■ **Given problem**
Go through the entries below and print each one exactly, leaving out pictures.

----------

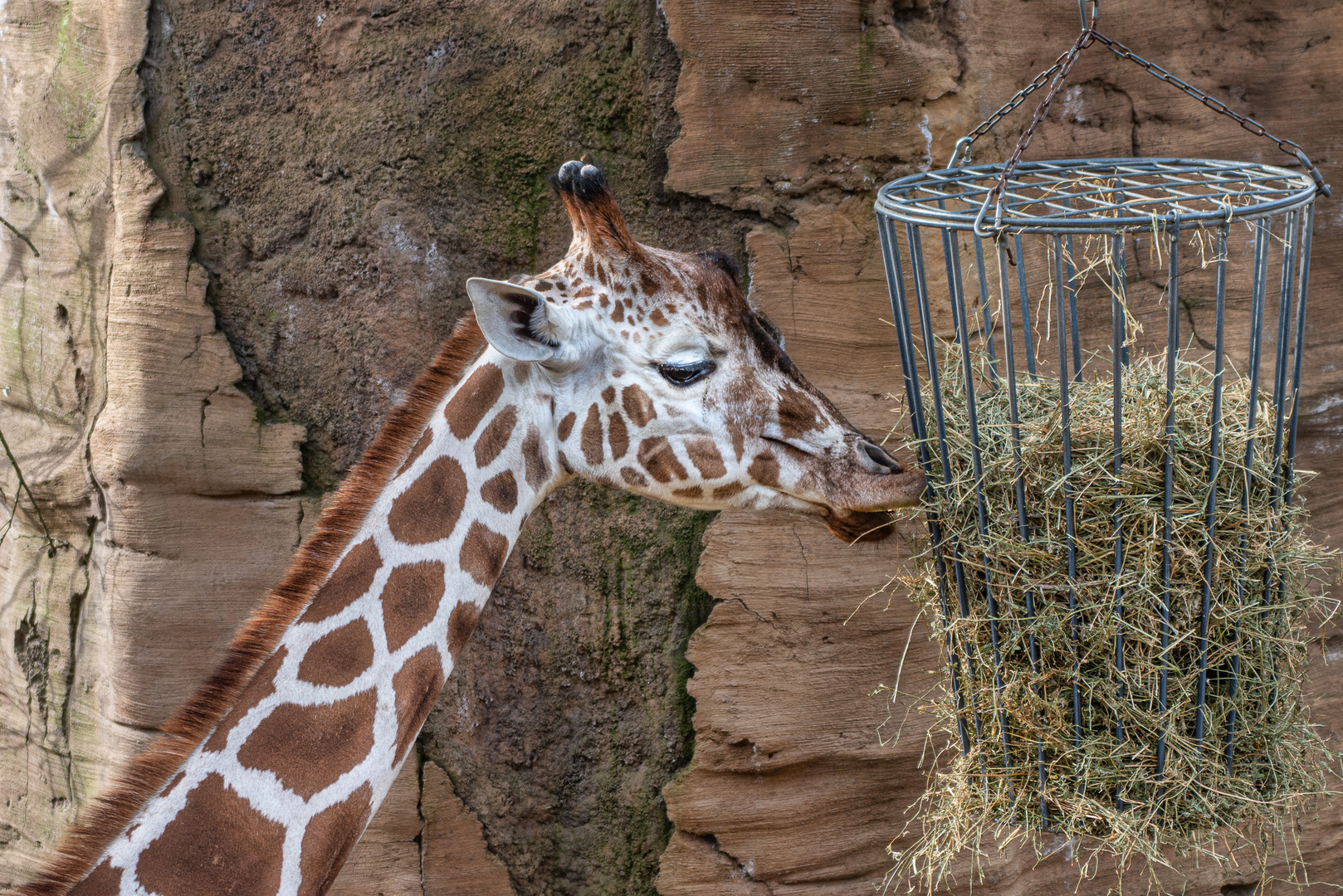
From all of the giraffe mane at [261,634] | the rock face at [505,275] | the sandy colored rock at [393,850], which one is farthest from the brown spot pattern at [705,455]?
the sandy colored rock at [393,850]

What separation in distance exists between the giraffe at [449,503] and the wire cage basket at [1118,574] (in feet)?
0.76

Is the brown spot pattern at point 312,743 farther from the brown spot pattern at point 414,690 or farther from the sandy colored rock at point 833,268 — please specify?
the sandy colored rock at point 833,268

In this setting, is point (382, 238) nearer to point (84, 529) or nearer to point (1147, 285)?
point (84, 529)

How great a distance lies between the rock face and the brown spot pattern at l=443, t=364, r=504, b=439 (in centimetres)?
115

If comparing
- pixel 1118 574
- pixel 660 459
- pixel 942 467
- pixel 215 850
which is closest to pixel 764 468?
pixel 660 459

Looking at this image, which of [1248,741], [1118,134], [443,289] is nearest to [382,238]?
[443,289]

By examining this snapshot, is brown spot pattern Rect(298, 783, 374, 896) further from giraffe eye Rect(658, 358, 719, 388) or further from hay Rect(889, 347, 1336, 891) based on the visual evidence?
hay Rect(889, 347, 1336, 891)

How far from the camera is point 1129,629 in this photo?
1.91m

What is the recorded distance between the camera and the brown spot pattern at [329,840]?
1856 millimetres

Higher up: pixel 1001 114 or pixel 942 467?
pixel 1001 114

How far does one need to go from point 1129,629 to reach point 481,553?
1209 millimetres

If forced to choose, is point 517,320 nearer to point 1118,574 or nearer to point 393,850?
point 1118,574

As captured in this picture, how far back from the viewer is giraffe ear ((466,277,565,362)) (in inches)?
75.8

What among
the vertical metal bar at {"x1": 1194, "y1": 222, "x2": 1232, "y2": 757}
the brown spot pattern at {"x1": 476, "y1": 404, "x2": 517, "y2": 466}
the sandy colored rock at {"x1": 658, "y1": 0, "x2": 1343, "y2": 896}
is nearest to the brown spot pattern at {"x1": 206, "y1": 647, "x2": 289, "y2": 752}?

----------

■ **Response to this task**
From all of the giraffe mane at [261,634] | the rock face at [505,275] | the sandy colored rock at [393,850], which one is farthest from the brown spot pattern at [705,455]?
the sandy colored rock at [393,850]

What separation in distance exists between the giraffe at [449,503] and the wire cage basket at [1118,574] (in feet)?
0.76

Is the brown spot pattern at point 312,743 farther from the brown spot pattern at point 414,690 or farther from the sandy colored rock at point 833,268 — please specify?
the sandy colored rock at point 833,268

In this setting, is point (382, 238) nearer to point (84, 529) or nearer to point (1147, 285)?
point (84, 529)

How great a distance lies between the rock face and the brown spot pattern at l=443, t=364, r=504, b=439 (in centimetres)?
115

If comparing
- pixel 1118 574
- pixel 660 459
- pixel 942 467
- pixel 215 850
which is closest to pixel 764 468?
pixel 660 459

Looking at this image, which of [1248,741], [1118,134], [443,289] is nearest to [382,238]?
[443,289]

By examining this snapshot, is brown spot pattern Rect(298, 783, 374, 896) further from giraffe eye Rect(658, 358, 719, 388) or further from hay Rect(889, 347, 1336, 891) based on the visual evidence?
hay Rect(889, 347, 1336, 891)

How far from the camera is point 1129,629 in this photo?
1.91m

What is the recorded distance between the camera and the brown spot pattern at [329,840]?
1856 millimetres

Higher up: pixel 1001 114 or pixel 942 467?
pixel 1001 114

How far does one need to go from point 1129,629 to reach point 481,553?
1209 millimetres

If forced to choose, is point 517,320 nearer to point 1118,574 or nearer to point 393,850?
point 1118,574

As captured in this picture, how far back from the viewer is giraffe ear ((466,277,565,362)) (in inches)?
75.8

What among
the vertical metal bar at {"x1": 1194, "y1": 222, "x2": 1232, "y2": 757}
the brown spot pattern at {"x1": 476, "y1": 404, "x2": 517, "y2": 466}
the sandy colored rock at {"x1": 658, "y1": 0, "x2": 1343, "y2": 896}
is nearest to the brown spot pattern at {"x1": 206, "y1": 647, "x2": 289, "y2": 752}?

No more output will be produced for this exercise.